# Exercise inputs:
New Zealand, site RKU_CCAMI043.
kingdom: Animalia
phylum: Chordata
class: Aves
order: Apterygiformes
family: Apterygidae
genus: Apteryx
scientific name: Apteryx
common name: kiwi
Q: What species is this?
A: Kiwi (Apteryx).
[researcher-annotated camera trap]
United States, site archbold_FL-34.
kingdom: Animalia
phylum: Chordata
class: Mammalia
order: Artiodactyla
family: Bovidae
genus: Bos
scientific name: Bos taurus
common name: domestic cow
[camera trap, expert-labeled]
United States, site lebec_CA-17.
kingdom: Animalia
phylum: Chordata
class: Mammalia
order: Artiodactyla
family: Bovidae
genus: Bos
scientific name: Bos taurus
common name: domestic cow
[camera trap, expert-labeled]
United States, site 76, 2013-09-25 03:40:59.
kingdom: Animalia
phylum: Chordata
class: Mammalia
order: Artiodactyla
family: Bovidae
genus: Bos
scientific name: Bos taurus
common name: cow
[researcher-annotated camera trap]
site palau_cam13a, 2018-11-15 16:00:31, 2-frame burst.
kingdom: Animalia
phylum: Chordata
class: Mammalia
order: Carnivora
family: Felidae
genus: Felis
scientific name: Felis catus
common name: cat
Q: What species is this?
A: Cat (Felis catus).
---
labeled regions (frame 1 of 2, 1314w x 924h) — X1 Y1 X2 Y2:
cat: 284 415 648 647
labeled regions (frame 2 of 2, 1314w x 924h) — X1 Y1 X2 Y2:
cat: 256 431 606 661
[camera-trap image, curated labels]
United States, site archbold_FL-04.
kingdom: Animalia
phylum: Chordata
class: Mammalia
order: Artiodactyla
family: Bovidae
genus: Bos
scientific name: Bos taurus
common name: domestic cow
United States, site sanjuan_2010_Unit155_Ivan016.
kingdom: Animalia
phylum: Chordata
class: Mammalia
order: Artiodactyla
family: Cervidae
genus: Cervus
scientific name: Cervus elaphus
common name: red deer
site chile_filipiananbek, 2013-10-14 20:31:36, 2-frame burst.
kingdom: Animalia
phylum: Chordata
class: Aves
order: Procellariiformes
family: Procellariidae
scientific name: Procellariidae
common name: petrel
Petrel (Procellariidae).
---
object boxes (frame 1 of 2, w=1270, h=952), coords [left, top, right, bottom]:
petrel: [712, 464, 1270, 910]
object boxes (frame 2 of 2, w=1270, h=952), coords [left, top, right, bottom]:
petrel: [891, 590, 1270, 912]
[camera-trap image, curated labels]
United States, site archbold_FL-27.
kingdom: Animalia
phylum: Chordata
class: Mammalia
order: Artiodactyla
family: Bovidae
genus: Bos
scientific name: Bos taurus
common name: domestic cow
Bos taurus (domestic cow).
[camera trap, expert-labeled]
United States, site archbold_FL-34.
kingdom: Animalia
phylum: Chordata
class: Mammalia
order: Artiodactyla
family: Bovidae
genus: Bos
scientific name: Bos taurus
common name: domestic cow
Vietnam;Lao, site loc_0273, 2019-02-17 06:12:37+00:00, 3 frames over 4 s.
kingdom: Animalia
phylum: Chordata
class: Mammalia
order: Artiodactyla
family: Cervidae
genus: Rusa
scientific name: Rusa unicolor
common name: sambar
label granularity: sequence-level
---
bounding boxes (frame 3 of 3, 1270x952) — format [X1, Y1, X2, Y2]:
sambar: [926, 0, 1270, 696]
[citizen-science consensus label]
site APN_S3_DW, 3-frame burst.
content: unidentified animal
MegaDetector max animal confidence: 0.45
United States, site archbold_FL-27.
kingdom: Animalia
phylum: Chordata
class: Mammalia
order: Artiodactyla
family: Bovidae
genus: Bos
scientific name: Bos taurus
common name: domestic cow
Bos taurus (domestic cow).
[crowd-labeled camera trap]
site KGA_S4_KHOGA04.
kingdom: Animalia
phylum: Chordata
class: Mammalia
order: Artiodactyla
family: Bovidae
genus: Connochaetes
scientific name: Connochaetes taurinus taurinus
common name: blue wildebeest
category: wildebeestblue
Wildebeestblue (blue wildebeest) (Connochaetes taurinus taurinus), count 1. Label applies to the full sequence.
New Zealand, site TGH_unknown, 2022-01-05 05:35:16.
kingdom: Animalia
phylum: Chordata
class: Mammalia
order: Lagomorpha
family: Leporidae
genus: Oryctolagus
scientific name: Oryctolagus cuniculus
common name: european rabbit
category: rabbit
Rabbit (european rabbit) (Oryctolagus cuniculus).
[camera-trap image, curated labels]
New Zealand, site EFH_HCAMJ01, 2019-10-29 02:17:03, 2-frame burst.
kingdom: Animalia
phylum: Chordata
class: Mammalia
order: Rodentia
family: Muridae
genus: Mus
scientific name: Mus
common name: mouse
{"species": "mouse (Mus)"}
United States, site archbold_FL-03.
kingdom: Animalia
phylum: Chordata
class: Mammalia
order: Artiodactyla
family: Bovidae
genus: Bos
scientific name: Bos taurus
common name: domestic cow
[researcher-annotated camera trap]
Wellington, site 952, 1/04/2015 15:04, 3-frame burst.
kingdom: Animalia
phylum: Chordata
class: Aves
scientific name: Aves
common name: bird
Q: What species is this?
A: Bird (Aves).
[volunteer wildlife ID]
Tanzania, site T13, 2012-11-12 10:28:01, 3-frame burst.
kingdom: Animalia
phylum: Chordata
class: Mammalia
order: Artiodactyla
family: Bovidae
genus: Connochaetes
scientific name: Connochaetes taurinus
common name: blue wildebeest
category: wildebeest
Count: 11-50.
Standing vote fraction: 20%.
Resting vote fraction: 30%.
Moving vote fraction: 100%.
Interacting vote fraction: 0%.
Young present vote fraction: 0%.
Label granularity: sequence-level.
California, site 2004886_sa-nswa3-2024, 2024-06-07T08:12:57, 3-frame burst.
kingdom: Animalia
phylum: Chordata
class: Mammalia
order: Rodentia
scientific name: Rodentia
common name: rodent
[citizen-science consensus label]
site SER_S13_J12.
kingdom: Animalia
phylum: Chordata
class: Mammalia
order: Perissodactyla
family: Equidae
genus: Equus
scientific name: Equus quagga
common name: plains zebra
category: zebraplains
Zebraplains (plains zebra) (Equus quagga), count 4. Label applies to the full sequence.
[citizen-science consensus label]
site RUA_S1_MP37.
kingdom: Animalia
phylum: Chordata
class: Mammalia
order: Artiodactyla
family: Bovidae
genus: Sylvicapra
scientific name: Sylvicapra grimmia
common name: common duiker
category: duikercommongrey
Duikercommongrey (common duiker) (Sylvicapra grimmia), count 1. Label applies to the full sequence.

# Task objective:
Return the line that contains "Resting vote fraction: 30%." along with every line after it through the end of the entries, exactly, adding nothing.

# Task output:
Resting vote fraction: 30%.
Moving vote fraction: 100%.
Interacting vote fraction: 0%.
Young present vote fraction: 0%.
Label granularity: sequence-level.
California, site 2004886_sa-nswa3-2024, 2024-06-07T08:12:57, 3-frame burst.
kingdom: Animalia
phylum: Chordata
class: Mammalia
order: Rodentia
scientific name: Rodentia
common name: rodent
[citizen-science consensus label]
site SER_S13_J12.
kingdom: Animalia
phylum: Chordata
class: Mammalia
order: Perissodactyla
family: Equidae
genus: Equus
scientific name: Equus quagga
common name: plains zebra
category: zebraplains
Zebraplains (plains zebra) (Equus quagga), count 4. Label applies to the full sequence.
[citizen-science consensus label]
site RUA_S1_MP37.
kingdom: Animalia
phylum: Chordata
class: Mammalia
order: Artiodactyla
family: Bovidae
genus: Sylvicapra
scientific name: Sylvicapra grimmia
common name: common duiker
category: duikercommongrey
Duikercommongrey (common duiker) (Sylvicapra grimmia), count 1. Label applies to the full sequence.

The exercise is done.